This story was updated Sept. 14, 2018, at 5 p.m. with more information.
Throughout the week, when the trial testimony became too intense, or when the prosecution talked about the knife wounds to Ashley Cates' neck, chest and legs, some of her family and friends closed their eyes and plugged their ears.
But they were listening Friday when a Hamilton County jury returned a first-degree murder verdict against Tyrone Murphy, sending him to life in prison for stabbing the 30-year-old Cates more than 15 times in her Highland Park apartment in June 2017.
"I don't think anyone ever feels fully justified in situations like this because you don't get your loved one back," said the victim's brother, Matthew Cates, 33, after the verdict. "It doesn't matter what happens to Tyrone, it doesn't bring Ashley back. But we're thankful the system did what it's designed to do."
Matthew Cates was one of the roughly 20 family members who watched from Tuesday to Friday as prosecutors tried Murphy in Hamilton County Criminal Court. Using a combination of forensic evidence, witnesses and investigating officers, prosecutors said Murphy killed his neighbor at the 1512 Bailey Ave. apartment because she rebuffed his advances, then tried to cover his tracks to make it look like a robbery.

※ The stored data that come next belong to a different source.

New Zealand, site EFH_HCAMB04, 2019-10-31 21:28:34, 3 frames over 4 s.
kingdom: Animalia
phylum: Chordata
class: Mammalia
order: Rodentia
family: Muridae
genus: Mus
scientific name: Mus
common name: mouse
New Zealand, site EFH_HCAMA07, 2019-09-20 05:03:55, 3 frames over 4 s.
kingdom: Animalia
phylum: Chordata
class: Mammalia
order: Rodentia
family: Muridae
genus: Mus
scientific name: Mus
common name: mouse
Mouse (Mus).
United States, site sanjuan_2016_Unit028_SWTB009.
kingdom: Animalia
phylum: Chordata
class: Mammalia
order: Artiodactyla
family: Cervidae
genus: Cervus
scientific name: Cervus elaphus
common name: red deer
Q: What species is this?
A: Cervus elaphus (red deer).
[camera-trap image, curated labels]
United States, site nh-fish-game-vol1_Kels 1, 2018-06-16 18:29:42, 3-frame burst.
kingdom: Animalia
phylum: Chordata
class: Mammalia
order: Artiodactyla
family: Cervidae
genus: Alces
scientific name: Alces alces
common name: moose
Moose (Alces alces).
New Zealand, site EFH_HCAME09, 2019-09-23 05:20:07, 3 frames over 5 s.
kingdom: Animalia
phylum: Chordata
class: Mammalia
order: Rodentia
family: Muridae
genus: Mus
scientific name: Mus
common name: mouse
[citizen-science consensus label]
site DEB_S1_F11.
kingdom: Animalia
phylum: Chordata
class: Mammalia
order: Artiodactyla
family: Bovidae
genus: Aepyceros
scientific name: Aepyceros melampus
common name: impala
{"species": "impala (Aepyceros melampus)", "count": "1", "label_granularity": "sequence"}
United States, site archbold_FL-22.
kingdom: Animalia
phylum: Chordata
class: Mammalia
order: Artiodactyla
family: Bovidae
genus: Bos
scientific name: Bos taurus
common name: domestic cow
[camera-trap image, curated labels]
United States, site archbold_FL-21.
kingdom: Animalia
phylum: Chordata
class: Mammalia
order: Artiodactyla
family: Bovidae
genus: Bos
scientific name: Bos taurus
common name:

Murphy testified Thursday that he acted out of self defense. He said he returned from work at Sticky Fingers in downtown Chattanooga, climbed the stairs to his second-story apartment and saw Cates rush out of her room with two knives in one hand, her "hair bushy, eyes big." Murphy said he didn't know why she attacked him. But he admitted to killing her during the struggle and said he cleaned the blood and never reported the incident because he was nervous and distrusted police.
In closing arguments Friday, Murphy's public defenders said he wasn't acting with premeditation because of the "incomplete nature" of his crime scene clean-up, and they pushed for a verdict other than first-degree murder.
But prosecutors said the proof didn't support his self-defense theory.
"What does the evidence show?" asked Executive Assistant District Attorney Cameron Williams. "How many wounds does Ashley have? I've tried to count and I can't. Stab wounds. Bruises. Superficial cuts. On her arms, on her legs, on her chest, on her neck. He's got two lacerations on his right hand."
In total, jurors took just under an hour to reach their verdict. As the foreman announced it, some of Cates' family and friends let out a sigh of relief. Murphy walked past the jury without making eye contact, headed for a holding cell.